Complete the following =>
(1) From the text on the Velocette MAC, list each change made to the MAC (WD) that the last two paragraphs describe.
(2) Reproduce without changes the part of the text on the Velocette MAC that opens with the words containing "The MAC (WD) had" and closes with "with blackout regulations.".
(3) In the text on the Velocette MAC, how many motorcycles did the cancelled French Government contract cover?

In October 1939 a Velocette MAC was purchased by the British War Office Army Mechanisation Experimental Establishment (MEE) at Cove in Hampshire for testing its suitability for military use. As well as British observers there were also representatives of the French Army present. The tests were successful but a number of modifications were suggested and in 1940 the Velocette MAC was modified into a military specification. Velocette's first order for the military version was from the French Government but the contract for 1,200 motorcycles was cancelled after the French capitulation. Only one was delivered before the French were overrun by the advancing German Army. The British War Department asked for some further modifications and took over the French order in June 1940. The Velocette was designated the MAC (WD), the WD coming from "War Department", although it was often referred to as the MDD as this was the prefix for the serial numbers.

The MAC (WD) had an upgraded clutch and the pressed-steel front brake drum was replaced by cast iron fittings which became standard for the later MAC models, due to the shortage of aluminium which was needed for aircraft manufacture. Other modifications included a protective shield bolted to the frame over the crankcase. A strong carrying rack replaced the rear pillion seat and the headlamp was masked to comply with blackout regulations.

The MDD could cope well with battlefield conditions, but Velocette's limited production facilities meant it was a difficult to keep up production and by September 1942 the MDD order was cancelled and the factory turned over to other War work. As there were a fairly small number in service both the Velocette MAC (WD) and the improved MAF were largely used by British-based forces, including the Fire Service and Civil Defence organisations, as well as the Royal Air Force.

Study material =>
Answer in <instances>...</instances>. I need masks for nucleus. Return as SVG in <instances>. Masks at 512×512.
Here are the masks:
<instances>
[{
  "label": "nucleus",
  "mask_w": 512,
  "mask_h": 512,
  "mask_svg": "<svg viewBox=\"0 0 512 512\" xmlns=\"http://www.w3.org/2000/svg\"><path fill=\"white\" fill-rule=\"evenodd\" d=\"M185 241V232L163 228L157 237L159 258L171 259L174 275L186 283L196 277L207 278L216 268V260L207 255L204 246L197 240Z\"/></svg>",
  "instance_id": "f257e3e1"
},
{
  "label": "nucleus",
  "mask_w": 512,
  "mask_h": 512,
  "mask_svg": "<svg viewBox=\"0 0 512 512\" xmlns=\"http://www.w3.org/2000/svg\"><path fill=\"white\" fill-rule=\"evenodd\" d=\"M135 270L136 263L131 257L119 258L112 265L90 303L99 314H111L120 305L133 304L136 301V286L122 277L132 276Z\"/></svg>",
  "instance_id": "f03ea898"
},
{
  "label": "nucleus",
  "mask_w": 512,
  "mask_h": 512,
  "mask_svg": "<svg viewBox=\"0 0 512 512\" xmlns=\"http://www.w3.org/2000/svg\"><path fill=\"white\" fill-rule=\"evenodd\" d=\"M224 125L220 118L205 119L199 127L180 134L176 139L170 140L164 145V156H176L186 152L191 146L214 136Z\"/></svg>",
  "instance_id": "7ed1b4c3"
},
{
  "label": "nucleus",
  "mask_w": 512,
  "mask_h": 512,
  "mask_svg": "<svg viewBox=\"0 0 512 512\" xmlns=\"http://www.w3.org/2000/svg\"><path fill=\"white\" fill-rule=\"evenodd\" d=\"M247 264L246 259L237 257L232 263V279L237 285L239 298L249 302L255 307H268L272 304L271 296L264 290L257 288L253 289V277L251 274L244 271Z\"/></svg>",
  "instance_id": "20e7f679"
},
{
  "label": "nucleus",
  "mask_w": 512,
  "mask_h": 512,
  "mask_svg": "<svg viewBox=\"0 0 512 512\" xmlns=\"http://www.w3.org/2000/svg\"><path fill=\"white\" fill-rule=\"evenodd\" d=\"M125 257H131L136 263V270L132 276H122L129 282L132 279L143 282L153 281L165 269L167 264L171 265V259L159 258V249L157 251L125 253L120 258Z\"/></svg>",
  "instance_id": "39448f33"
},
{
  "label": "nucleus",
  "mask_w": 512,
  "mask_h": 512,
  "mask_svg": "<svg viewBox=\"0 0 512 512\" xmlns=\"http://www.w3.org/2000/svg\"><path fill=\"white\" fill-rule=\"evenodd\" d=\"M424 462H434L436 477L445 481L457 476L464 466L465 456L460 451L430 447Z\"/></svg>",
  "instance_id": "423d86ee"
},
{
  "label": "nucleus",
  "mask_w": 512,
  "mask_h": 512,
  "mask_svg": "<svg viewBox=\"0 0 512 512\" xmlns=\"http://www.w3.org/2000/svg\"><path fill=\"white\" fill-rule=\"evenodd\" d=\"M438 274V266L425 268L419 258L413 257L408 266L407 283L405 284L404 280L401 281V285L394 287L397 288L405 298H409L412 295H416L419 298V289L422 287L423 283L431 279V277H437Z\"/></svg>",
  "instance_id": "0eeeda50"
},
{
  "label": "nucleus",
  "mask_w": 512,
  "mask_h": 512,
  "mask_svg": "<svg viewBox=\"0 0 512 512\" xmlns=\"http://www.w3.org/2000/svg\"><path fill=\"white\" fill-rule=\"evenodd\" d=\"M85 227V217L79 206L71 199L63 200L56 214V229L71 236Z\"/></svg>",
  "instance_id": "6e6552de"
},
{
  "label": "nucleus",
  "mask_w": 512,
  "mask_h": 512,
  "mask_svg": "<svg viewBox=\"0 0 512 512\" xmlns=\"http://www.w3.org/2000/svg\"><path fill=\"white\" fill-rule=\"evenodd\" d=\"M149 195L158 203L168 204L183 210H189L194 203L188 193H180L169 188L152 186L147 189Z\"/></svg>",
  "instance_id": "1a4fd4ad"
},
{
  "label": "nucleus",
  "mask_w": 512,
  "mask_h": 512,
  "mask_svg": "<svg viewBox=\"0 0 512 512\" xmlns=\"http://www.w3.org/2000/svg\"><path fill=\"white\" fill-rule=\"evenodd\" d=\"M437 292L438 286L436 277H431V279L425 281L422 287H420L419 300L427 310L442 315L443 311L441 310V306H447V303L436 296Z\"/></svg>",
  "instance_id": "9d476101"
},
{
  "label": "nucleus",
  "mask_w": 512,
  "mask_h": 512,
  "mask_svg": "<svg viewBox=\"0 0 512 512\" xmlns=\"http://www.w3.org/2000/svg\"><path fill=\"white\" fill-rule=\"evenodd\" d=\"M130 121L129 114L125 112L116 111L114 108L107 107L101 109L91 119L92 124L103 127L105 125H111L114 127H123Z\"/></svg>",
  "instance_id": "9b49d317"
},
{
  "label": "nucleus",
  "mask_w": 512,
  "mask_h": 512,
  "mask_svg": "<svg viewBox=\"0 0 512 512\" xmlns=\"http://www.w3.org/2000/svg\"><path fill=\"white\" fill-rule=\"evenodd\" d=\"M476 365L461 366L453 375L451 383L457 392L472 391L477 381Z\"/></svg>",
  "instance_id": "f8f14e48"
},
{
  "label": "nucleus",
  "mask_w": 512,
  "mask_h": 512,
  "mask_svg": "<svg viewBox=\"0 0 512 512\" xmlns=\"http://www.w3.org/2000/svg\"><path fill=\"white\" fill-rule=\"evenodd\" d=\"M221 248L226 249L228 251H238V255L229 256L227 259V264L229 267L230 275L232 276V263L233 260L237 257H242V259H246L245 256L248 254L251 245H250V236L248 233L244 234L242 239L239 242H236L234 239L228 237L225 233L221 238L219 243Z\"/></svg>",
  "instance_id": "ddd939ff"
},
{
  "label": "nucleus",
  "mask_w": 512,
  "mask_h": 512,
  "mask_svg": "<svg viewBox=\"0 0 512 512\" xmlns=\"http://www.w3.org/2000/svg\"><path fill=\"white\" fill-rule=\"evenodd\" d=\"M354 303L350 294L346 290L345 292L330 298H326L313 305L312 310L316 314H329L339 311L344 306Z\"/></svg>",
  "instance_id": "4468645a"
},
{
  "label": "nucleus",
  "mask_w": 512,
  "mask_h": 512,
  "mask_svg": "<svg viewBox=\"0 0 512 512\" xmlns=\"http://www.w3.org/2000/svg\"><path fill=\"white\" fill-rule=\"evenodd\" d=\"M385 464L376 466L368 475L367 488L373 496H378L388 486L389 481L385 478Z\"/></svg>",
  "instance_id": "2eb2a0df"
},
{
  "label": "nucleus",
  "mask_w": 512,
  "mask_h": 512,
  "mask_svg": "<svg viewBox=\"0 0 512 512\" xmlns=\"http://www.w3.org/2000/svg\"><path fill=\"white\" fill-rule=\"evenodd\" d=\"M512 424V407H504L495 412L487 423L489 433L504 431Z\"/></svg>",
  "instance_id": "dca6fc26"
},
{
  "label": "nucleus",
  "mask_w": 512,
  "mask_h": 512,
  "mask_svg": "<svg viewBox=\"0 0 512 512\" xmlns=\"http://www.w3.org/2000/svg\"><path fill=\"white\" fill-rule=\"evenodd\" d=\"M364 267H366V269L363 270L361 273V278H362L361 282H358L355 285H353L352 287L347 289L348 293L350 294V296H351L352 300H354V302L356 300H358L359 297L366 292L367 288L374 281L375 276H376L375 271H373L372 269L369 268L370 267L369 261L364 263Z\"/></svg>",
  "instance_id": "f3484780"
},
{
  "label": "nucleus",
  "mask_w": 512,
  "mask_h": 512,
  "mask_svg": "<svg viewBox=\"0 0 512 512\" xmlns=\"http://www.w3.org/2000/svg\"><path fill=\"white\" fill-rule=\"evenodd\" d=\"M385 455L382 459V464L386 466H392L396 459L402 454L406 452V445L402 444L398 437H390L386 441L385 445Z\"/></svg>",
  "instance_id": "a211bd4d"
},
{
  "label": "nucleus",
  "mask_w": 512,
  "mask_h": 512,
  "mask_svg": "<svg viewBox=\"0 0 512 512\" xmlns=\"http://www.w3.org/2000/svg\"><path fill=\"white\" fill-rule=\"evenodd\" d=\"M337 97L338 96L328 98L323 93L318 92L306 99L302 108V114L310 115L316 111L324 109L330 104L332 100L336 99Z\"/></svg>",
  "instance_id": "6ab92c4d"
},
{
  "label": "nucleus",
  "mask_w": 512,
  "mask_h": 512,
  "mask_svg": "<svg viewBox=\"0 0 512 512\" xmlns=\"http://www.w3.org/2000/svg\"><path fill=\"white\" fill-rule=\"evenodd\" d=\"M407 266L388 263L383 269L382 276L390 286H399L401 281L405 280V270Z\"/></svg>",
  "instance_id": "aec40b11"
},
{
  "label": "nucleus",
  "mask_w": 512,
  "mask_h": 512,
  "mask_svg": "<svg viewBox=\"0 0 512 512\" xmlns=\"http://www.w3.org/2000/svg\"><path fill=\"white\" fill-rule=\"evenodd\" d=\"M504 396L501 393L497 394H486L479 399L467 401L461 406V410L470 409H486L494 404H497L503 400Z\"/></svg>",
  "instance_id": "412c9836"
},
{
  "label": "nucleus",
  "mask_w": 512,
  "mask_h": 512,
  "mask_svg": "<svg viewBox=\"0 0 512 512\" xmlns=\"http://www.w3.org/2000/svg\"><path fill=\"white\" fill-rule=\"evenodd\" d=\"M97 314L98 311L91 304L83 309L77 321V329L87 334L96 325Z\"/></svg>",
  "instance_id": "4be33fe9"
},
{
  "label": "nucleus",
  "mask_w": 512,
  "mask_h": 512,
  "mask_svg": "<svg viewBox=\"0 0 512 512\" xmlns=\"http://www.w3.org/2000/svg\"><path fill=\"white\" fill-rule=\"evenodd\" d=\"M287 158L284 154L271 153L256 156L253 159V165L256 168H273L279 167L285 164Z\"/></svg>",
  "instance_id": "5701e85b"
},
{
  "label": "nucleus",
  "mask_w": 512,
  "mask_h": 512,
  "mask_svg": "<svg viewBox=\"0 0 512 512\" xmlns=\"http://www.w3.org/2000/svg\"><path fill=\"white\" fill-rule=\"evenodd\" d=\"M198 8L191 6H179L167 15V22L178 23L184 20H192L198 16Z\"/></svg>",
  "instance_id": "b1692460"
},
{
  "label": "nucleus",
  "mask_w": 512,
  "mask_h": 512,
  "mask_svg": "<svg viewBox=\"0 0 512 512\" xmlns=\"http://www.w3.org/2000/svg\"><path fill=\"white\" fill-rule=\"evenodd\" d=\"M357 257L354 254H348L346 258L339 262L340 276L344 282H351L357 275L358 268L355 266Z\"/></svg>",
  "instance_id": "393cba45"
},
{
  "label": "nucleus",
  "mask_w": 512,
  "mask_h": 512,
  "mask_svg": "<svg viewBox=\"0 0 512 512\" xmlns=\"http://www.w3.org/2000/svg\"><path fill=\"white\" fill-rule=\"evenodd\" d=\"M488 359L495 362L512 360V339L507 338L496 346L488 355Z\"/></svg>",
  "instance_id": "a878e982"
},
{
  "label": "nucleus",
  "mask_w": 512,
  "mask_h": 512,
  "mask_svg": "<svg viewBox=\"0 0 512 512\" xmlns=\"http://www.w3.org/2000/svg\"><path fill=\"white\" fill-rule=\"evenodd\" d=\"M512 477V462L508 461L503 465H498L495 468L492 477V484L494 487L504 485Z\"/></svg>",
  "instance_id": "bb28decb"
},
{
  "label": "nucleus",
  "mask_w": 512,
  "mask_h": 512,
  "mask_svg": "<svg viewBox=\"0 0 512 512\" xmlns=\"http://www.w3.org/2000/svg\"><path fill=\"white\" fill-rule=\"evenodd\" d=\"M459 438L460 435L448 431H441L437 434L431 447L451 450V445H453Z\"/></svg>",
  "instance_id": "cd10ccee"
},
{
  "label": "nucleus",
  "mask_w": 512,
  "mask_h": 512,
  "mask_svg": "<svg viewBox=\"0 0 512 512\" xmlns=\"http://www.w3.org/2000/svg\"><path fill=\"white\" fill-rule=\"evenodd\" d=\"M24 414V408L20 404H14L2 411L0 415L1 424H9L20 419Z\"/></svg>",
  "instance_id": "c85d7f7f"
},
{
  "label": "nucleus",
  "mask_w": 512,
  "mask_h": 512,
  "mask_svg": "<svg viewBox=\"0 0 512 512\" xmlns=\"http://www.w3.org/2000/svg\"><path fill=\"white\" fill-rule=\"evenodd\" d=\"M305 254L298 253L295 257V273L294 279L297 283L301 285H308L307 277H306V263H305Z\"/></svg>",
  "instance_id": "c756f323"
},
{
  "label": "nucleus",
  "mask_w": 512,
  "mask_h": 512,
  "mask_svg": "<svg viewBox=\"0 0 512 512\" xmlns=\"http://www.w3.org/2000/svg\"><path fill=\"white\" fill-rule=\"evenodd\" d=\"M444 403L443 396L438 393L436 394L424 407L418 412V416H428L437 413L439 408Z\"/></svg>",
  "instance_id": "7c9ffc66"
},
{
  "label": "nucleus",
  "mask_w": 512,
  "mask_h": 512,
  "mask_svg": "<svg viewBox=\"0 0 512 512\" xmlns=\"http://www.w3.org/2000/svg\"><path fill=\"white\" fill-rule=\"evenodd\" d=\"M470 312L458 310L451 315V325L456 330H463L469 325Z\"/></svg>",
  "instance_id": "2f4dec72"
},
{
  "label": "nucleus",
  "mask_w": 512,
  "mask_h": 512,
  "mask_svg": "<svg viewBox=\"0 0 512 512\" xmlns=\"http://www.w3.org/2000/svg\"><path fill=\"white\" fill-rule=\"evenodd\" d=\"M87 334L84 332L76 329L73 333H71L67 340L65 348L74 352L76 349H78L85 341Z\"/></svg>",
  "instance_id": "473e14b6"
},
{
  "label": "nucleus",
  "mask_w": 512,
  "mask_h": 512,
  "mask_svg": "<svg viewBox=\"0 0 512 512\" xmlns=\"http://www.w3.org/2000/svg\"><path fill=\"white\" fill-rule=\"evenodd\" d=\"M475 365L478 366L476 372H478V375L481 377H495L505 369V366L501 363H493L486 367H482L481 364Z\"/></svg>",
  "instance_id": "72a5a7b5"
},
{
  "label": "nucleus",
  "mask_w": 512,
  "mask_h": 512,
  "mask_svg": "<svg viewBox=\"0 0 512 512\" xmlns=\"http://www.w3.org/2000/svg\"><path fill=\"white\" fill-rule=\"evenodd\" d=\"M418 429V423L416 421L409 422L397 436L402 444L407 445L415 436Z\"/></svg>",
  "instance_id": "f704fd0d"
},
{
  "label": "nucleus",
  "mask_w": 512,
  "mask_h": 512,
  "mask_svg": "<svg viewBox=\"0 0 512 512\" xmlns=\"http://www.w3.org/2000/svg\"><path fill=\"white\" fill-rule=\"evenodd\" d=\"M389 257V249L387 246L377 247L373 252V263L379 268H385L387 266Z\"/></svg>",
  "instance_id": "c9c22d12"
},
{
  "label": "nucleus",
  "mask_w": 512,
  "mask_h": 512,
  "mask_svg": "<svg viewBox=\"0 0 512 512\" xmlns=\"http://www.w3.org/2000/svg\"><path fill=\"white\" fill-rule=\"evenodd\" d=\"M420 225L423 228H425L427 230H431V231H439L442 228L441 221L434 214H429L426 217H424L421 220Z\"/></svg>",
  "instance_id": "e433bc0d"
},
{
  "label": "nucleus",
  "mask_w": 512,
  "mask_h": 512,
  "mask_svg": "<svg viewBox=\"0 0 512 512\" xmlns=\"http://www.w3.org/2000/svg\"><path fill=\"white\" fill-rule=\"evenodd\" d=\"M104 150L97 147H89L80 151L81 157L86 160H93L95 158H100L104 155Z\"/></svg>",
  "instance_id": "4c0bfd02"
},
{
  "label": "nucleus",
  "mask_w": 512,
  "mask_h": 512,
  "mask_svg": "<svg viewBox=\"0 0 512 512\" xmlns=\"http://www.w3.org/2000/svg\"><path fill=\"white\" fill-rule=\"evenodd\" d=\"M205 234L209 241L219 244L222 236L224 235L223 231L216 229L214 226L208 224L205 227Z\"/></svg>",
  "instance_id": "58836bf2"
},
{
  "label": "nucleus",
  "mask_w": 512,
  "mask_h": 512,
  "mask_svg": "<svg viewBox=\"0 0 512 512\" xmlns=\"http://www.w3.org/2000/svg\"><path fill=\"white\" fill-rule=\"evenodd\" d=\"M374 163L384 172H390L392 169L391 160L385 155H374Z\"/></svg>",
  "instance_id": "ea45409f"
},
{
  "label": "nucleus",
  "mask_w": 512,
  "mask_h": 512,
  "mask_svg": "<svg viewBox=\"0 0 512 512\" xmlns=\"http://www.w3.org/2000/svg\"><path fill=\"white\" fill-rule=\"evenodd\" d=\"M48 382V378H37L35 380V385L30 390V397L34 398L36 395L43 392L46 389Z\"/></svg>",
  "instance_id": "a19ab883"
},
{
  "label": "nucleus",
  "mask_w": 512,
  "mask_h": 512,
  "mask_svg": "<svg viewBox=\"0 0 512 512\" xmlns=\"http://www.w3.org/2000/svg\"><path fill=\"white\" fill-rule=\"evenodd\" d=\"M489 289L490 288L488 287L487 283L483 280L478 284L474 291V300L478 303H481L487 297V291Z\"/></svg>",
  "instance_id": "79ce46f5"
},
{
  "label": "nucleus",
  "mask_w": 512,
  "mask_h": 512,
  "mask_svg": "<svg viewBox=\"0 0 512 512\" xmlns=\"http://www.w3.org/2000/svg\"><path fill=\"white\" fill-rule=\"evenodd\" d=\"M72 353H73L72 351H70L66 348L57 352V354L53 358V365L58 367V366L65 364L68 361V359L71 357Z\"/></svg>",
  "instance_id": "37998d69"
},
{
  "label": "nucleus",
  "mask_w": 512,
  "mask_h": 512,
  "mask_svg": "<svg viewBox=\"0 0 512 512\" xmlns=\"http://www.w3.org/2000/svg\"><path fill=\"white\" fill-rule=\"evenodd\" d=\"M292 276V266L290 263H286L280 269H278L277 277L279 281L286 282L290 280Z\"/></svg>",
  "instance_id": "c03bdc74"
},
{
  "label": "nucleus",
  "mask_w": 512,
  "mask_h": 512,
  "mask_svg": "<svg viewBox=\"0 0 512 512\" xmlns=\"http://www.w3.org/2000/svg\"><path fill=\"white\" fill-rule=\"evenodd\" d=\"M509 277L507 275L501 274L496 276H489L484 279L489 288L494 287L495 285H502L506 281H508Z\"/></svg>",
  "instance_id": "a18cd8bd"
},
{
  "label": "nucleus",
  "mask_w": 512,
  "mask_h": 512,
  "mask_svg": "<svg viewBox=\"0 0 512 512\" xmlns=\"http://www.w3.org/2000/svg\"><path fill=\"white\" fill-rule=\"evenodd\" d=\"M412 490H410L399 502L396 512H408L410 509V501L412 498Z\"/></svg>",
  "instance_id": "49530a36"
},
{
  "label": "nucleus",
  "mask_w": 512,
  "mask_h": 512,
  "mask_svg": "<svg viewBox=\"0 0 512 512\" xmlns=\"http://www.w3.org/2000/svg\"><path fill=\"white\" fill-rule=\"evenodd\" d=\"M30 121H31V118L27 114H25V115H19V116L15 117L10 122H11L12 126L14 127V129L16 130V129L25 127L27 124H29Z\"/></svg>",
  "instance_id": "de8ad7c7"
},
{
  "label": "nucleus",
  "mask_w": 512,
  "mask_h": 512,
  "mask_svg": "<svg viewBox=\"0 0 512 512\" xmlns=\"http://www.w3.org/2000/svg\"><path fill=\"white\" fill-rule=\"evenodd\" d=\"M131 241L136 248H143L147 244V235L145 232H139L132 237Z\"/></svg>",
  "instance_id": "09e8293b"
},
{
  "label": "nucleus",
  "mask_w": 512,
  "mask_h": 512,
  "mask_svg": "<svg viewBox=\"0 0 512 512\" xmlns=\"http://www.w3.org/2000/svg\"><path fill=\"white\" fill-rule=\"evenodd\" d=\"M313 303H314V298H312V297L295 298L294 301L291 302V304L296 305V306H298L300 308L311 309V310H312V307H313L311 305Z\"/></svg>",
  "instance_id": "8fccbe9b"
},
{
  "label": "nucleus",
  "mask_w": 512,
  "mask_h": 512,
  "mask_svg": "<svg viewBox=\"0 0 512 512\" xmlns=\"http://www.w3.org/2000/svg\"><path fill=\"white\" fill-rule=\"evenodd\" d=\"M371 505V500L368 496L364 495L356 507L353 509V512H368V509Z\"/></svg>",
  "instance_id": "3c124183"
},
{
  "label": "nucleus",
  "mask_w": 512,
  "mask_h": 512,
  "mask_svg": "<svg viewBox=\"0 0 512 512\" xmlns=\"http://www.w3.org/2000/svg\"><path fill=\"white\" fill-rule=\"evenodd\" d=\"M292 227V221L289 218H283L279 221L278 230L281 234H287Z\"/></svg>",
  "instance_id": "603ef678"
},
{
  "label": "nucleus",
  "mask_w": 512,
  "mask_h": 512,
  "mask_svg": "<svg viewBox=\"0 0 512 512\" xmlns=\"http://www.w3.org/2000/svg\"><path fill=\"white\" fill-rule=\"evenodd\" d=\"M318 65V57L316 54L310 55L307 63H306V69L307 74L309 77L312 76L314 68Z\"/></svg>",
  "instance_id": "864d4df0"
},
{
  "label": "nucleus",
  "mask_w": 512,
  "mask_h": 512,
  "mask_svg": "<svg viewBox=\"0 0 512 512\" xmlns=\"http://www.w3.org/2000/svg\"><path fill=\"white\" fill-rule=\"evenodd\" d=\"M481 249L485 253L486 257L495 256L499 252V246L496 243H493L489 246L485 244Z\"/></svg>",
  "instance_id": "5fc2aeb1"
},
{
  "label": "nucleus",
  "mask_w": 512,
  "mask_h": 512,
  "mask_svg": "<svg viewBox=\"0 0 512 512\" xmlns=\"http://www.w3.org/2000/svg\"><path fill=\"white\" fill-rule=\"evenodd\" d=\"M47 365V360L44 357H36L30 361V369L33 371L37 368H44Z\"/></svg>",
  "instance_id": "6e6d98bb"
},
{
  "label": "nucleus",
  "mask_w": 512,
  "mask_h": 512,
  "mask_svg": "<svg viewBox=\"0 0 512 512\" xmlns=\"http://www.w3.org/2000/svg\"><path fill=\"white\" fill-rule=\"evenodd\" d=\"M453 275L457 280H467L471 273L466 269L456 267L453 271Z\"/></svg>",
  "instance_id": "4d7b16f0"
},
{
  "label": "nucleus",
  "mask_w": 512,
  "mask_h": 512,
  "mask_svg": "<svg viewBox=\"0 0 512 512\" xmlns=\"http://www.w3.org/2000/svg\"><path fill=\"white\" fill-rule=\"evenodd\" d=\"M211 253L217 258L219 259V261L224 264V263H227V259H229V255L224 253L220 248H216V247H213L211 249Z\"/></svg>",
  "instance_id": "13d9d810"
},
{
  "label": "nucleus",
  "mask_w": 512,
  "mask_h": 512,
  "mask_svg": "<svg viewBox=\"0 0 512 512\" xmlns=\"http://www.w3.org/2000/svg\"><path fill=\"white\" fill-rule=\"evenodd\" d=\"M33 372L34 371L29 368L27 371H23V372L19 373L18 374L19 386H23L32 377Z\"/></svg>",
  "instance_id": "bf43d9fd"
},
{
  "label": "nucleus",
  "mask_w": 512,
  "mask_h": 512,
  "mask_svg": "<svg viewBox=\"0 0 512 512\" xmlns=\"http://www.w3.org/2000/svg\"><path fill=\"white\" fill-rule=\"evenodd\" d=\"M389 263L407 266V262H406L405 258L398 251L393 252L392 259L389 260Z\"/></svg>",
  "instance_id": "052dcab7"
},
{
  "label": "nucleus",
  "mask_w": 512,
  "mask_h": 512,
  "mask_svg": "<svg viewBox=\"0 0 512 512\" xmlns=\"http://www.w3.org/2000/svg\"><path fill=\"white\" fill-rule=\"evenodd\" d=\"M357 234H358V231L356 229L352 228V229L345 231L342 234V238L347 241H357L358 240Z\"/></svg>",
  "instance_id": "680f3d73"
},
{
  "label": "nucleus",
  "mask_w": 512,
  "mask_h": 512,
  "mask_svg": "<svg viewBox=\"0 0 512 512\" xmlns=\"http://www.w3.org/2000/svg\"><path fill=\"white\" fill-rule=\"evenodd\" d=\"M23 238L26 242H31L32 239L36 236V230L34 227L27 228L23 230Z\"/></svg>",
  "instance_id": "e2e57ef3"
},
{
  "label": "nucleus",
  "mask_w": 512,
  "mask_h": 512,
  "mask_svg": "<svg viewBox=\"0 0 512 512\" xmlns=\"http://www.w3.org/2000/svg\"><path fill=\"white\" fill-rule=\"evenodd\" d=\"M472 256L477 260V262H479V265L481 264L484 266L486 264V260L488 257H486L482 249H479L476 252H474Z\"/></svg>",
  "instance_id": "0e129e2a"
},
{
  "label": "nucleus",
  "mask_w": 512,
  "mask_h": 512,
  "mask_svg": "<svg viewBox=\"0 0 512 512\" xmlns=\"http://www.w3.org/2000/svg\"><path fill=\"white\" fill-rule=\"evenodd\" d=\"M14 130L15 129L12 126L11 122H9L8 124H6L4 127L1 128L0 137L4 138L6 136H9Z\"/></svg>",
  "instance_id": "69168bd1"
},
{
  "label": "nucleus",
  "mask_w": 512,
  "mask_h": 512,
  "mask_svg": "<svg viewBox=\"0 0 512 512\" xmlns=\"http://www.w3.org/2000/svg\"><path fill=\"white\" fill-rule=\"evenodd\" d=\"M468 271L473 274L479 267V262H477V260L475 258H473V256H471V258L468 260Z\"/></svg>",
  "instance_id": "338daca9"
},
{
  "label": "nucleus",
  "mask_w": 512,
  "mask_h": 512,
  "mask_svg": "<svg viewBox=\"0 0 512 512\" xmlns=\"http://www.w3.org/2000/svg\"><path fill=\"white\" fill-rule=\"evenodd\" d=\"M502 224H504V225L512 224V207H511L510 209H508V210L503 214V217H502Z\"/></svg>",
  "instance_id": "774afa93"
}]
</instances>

Results =>
(1)
- An upgraded clutch
- Cast iron fittings in place of the pressed-steel front brake drum
- A protective shield bolted to the frame over the crankcase
- A strong carrying rack in place of the rear pillion seat
- A headlamp masked to comply with blackout regulations

(2)
The MAC (WD) had an upgraded clutch and the pressed-steel front brake drum was replaced by cast iron fittings which became standard for the later MAC models, due to the shortage of aluminium which was needed for aircraft manufacture. Other modifications included a protective shield bolted to the frame over the crankcase. A strong carrying rack replaced the rear pillion seat and the headlamp was masked to comply with blackout regulations.

(3) 1,200 motorcycles.